Éramos demasiados Jefes poderosos en un mismo lugar, todos líderes de una misma Familia; definitivamente todos queríamos mandar como estábamos acostumbrados. Sin embargo, la jerarquía por la que nos regíamos empezaba con Primo y terminaba conmigo, le dábamos prioridad a la experiencia. Aún así, todavía tenía la suficiente autoridad para reclamar y callar a quien yo quisiera, salvo por Primo, quién era el "intocable" para el resto de nosotros. Era extraño, pero no lográbamos sacar valor para enfrentarlo en serio, ni siquiera Secondo. Si Primo decía algo, lo hacíamos y ya. Claro, podíamos preguntar y más o menos exigir o quejarnos, no obstante era como cuando un padre manda a su hijo y este lo hace a regañadientes. Todos éramos como niños ante Giotto.

–Decimo–Primo me llamó y centré de nuevo mi atención a él–nosotros escuchamos tu intención de acabar con la Familia y estuvimos de acuerdo contigo.

–Eso ya lo sé, por eso me dieron la Herencia. Pero ¿qué hay con Xanxus? –No, no iba a permitir que se saliera por la tangente como solía hacerlo, obtendría mi respuesta le gustara o no.

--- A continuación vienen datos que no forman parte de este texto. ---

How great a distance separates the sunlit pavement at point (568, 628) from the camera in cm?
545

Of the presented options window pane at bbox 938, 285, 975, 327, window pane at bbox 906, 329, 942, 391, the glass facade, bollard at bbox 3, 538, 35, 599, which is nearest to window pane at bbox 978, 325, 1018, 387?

–La primera vez que lo rechazamos no fue porque no compartiera nuestra sangre como Nono. En esa ocasión lo rechazamos porque no tenía lo necesario para ser el Vongola Decimo.

–Pero yo no tenía lo necesario para ser un Jefe de la Mafia.

–Pero sí el corazón y la mente para dirigir a la Familia. Decimo, fuiste elegido porque sabíamos que llevarías a un fin todos nuestros pecados.

–Y lo harías sin derramar ni una gota de sangre de nuestra gente–Octava dejó caer su mano sobre mi hombro con cierto aire maternal. Si Giotto era como un padre para nosotros, en definitiva, Octava era una madre.

–Decimo...

–Tsuna-interrumpí al tiempo que ponía los ojos en blanco, me hartaba todo eso de "Decimo esto, Decimo aquello..." –Soy Tsuna. No me importa si a todos ustedes les gusta que les diga por su título, a mí no me gusta.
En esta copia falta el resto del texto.